- Given data
◇ ◇ ◇ ◇

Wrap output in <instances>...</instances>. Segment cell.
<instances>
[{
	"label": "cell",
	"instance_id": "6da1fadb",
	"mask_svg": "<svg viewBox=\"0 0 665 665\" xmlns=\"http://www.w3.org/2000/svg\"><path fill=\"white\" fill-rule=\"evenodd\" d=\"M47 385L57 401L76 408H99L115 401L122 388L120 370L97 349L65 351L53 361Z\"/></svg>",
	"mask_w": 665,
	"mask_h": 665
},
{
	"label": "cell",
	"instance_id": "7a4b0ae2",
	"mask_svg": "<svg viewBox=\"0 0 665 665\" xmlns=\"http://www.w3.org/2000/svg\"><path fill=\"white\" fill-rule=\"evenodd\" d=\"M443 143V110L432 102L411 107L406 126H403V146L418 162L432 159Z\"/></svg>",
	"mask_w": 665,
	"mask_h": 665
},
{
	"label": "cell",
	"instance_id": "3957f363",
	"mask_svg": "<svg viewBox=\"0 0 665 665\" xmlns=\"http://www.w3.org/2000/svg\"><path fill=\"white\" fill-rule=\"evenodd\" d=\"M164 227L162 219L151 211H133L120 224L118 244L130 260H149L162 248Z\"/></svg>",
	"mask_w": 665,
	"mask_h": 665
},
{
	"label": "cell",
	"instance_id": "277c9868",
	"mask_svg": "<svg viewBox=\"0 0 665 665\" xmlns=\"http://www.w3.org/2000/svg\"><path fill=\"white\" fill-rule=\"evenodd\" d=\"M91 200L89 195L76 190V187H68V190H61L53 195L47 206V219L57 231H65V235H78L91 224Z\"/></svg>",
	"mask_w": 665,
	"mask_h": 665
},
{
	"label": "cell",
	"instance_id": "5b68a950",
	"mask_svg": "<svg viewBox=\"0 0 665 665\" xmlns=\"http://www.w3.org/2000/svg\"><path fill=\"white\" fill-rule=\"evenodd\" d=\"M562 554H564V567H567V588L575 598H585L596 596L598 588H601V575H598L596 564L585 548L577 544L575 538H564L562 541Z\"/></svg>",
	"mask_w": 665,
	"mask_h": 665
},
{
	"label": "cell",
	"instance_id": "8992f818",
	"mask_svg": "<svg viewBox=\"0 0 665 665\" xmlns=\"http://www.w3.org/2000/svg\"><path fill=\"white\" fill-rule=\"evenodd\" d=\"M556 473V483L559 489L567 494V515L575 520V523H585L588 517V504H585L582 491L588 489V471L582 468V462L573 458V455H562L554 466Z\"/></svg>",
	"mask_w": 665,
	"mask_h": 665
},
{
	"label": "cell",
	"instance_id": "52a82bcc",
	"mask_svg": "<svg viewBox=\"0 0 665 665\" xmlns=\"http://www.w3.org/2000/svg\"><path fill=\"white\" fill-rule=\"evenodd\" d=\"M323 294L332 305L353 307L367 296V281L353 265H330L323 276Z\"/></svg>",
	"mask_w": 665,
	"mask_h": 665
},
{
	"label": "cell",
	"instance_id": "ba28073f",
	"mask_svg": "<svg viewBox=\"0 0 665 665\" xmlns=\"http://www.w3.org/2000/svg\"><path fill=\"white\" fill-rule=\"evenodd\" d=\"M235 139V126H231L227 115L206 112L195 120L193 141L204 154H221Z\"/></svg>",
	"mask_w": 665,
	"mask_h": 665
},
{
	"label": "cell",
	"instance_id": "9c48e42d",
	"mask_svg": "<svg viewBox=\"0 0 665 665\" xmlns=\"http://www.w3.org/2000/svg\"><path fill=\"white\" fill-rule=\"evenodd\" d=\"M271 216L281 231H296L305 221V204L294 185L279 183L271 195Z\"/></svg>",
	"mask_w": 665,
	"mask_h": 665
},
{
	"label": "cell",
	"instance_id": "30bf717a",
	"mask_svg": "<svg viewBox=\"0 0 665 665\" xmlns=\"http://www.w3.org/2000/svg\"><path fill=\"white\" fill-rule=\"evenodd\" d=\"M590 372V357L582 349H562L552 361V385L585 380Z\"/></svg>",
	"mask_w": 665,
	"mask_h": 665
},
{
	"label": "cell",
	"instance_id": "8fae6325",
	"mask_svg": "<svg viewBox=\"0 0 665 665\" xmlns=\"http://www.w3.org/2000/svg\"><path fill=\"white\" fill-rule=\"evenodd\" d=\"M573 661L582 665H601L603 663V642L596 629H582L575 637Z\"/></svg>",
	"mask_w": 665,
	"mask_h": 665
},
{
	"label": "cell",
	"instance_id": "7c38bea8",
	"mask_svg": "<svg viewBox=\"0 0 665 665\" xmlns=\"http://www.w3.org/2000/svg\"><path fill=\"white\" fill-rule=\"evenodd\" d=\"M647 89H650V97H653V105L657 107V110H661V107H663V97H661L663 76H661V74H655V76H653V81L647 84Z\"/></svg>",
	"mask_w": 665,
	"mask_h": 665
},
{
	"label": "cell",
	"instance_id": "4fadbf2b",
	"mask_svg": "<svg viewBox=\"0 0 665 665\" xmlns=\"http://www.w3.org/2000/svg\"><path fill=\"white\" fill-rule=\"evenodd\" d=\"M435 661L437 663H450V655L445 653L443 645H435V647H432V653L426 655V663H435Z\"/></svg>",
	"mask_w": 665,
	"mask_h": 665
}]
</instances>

◇ ◇ ◇ ◇

- Exercise details
Please pull out each line above that contains the string "instances". Treat uppercase and lowercase as different.

- Exercise output
Wrap output in <instances>...</instances>. Segment cell.
<instances>
</instances>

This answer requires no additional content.